— BEGIN PASSAGE PROVIDED —

The same goes for the dreaded associate attrition trend, about which people continue to fixate. Most associates leave their law firms by the end of five years! Why, yes, they do. If they didn’t, you’d have quite a problem come partnership time, wouldn’t you? A group of lawyers from Stikeman Elliott made this and other good points at a presentation during the NALP meeting last week — firms need associate attrition. Not all your early hires are going to work out — people change, especially during their 20s and early 30s when you first hired them.

The amount of money firms spend on young talent, and their evident disinterest in taking serious action to staunch associate outflow, just confirms to me that talent has been almost a discretionary spend for law firms up until now. Young lawyers would need to cost a lot more than they currently do before partners really started feeling the pinch, and in no way would that cost threaten the overall financial viability of the enterprise. And considering how little rigour is brought to the new lawyer recruiting process generally, it’s no wonder there are so many more misses than hits over the first several years.

Two things are going to happen to change this. The first is that talent will become scarce, and good talent even more so, driving its real costs through the roof and making its departure much harder to bear. This, in turn, is going to force firms to pay much more attention to the new lawyer intake process and give much closer scrutiny to exactly who leaves. As the traditional pyramid structure of heavily leveraged associate starts crumbling, firms will hire fewer new lawyers, but they’ll need to keep them longer.

— END PASSAGE PROVIDED —
— BEGIN SUPPLIED MATERIAL —

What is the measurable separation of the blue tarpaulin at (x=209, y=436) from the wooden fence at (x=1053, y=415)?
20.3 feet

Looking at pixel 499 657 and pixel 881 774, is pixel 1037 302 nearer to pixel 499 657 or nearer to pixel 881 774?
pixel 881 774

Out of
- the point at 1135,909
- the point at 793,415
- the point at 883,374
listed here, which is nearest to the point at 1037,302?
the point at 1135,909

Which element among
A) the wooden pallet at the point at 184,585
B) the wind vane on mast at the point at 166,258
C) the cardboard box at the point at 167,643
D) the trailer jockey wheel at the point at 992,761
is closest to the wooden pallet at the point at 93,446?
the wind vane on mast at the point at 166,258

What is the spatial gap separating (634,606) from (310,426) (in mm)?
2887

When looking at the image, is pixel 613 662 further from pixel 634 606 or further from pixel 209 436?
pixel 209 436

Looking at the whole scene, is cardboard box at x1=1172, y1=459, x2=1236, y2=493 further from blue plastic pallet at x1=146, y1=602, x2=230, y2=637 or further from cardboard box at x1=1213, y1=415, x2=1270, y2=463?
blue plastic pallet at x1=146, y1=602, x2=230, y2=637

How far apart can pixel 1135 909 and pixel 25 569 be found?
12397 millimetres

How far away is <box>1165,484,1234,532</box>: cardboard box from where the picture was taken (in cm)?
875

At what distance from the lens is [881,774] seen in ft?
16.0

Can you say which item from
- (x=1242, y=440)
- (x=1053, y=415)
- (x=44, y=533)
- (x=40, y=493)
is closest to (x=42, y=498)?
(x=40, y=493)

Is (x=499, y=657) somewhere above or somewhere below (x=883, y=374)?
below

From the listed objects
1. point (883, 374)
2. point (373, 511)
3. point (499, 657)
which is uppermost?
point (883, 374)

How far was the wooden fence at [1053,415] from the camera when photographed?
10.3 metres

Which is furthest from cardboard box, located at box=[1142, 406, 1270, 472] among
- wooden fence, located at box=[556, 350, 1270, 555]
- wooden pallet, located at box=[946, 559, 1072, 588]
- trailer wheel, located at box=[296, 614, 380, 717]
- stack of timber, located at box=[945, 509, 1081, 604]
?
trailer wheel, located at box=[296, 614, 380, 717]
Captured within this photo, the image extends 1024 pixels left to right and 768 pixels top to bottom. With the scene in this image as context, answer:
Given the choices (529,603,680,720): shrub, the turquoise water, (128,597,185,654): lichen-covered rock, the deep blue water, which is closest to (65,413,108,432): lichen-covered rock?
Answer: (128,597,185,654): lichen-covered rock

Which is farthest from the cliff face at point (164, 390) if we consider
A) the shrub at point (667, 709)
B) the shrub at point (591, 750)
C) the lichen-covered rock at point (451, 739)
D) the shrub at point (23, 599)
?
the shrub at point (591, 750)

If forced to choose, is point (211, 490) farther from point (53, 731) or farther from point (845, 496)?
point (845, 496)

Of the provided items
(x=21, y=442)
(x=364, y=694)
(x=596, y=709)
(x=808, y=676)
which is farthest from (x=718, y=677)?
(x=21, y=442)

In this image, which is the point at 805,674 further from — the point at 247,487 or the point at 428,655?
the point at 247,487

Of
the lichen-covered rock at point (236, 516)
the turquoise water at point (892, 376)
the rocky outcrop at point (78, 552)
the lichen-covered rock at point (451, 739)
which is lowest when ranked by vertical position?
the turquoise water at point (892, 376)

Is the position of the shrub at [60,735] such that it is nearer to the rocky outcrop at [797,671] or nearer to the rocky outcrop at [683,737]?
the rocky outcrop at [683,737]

— END SUPPLIED MATERIAL —

● **PROBLEM SET**
1 - From the passage on associate attrition, quote everything between "Two things are" and "keep them longer.", inclusive.
2 - Shorten the paragraph of the passage on associate attrition that opens with "The amount of money firms spend on young talent," keeping its main points.
The lines after the passage are separate material and are not part of it.

● **TASK-BY-TASK SOLUTIONS**
1 -
Two things are going to happen to change this. The first is that talent will become scarce, and good talent even more so, driving its real costs through the roof and making its departure much harder to bear. This, in turn, is going to force firms to pay much more attention to the new lawyer intake process and give much closer scrutiny to exactly who leaves. As the traditional pyramid structure of heavily leveraged associate starts crumbling, firms will hire fewer new lawyers, but they’ll need to keep them longer.

2 - Firms spend money on young lawyers but do little to stop associates from leaving, which suggests that talent has been close to a discretionary expense for them. Young lawyers would have to cost much more before partners felt the pinch, and even then the firm's overall finances wouldn't be at risk. Because new lawyers are recruited with so little rigor, misses far outnumber hits over the first several years.